Every day, hundreds of people enter their local Apple Store, try out some of the products on offer and for some unknown reason, decide to snap a photo of them posing in front of the latest iPhone, iPad or iPod on display.

Wired alerted us to a new project by Irby Pace, who decided that he would take those photos — over 1,000 in total from stores across Texas and New York City– and create an exhibition out of them called “Unintended Consequences”.

Noting that “customers are disregarding their own discretion and abandoning these photographs,” Pace began entering Apple Stores and emailing the snaps to himself for later use. Finding it was a lengthy task, he then utilised a transfer tool to copy all of the photos stored on Apple Store devices to his own iPad.

We can hear your ethical senses tingling.

Pace justifies his use of the photos by stating that “since these images are anonymous the participants can represent themselves however they chose to without scrutiny,” adding that by taking the images, he “explores the change in behavior when people do not consider how these images will be used.”

The result is a gallery full of images like this:

 Artist uses 1,000 self taken photos by Apple Store shoppers for art exhibition   Artist uses 1,000 self taken photos by Apple Store shoppers for art exhibition

Wired points out a similar project, that got its owner investigated by the FBI:

Last year a similar art project by Kyle McDonald called People Staring At Computers used software that McDonald installed on Apple store computers to detect faces and capture an image every minute.

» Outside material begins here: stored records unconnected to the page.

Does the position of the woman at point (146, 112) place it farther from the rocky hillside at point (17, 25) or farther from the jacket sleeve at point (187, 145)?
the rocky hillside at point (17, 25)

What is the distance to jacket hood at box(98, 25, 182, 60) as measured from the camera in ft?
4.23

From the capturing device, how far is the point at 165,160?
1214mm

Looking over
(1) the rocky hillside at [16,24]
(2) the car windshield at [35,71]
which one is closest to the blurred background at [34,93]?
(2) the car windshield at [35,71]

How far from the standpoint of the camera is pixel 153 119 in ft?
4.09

Over 1,000 captures were automatically uploaded to McDonald’s computer and then posted to a (now shuttered) Tumblr account.

But where McDonald’s stunt garnered him a home visit from the FBI and got his laptop and flash drives confiscated, the only question hanging over Pace seems to be whether the images he extracted are the legal property of Apple. Pace said Apple store staff were not particularly vigilant: “None of them seemed interested at all in what I was doing. One employee in New York questioned what I was doing but I told him that I was merely comparing the products.”

Pace’s project differs in the fact that he didn’t install spyware and relied on Apple Store visitors capturing photos, whereas McDonald’s did so without the persons’ permission.

It raises an interesting ethical question; is it right for Pace to use the photos because visitors to the Apple Store actively chose to leave them on the devices or is it wrong for him to use media that he does not have the rights to, nor does he own?

Imagine visiting the Cora Stafford Gallery in Denton, Texas and seeing yourself in your full glory on the wall.